On Sunday, the Dagestan affiliate of the Caucasus Emirate, a separatist group in Russia that has been tied to al Qaeda by the United Nations, issued a statement denying responsibility for the attacks in Boston. Here's a translation by the jihadist media clearinghouse blog Jihadology:

[T]here are speculative assumptions that [Tamerlan Tsarnaev] may have been associated with the Mujahideen of the Caucasus Emirate, in particular with the Mujahideen of Dagestan.

The Command of the Province of Dagestan indicates in this regard that the Caucasian Mujahideen are not fighting against the United States of America. We are at war with Russia, which is not only responsible for the occupation of the Caucasus, but also for heinous crimes against Muslims.

The statement also stressed that the leader of the Caucasus Emirate, Doku Umarov, has discouraged targeting civilians and blamed speculation about the Tsarnaevs' connection to Chechen separatists on Russian propaganda.

The Caucasus Emirate has been under particular scrutiny for the attacks, given the Tsarnaevs' Chechen heritage and older brother Tamerlan's trip to Chechnya and Dagestan last year, which some reports have tied to his radicalization.

The statement does not definitively indicate that the Tsarnaevs are not connected to the Caucasus Emirate, however. "The Caucasus Emirate is a very decentralized structure organizationally so I wouldn't necessarily say they speak on behalf of other wilayah or jama'at or even the emir Dokku Umarov," writes Aaron Zelin, the Richard Borow fellow at the Washington Institute for Near East Policy and founder of Jihadology, whom FP reached by email this morning. "The Caucasus Emirate is the main jihadi umbrella, but there are a bunch of wilayah and jama'at that work under it. I don't think we know enough information to determine if they could have worked with others."

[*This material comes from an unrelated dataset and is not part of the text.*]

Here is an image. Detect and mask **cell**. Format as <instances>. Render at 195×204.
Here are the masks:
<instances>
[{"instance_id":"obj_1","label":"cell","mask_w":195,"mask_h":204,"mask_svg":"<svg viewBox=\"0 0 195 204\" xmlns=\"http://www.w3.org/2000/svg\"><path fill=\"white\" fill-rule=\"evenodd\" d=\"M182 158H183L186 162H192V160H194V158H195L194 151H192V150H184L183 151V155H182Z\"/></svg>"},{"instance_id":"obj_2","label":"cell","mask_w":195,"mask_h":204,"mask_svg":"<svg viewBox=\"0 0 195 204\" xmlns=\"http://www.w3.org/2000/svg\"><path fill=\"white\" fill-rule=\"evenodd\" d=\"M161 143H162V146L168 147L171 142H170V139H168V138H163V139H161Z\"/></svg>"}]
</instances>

The Dagestan affiliate of the Caucasus Emirate is not the first jihadist group to deny involvement in the attacks. The Pakistani Taliban issued a statement denying responsibility almost immediately after the bombings last week, with a spokesman for the organization saying, "Certainly, America is our target and we will attack the U.S. and its allies whenever the [Pakistani Taliban] finds the opportunity, but we are not involved in this attack."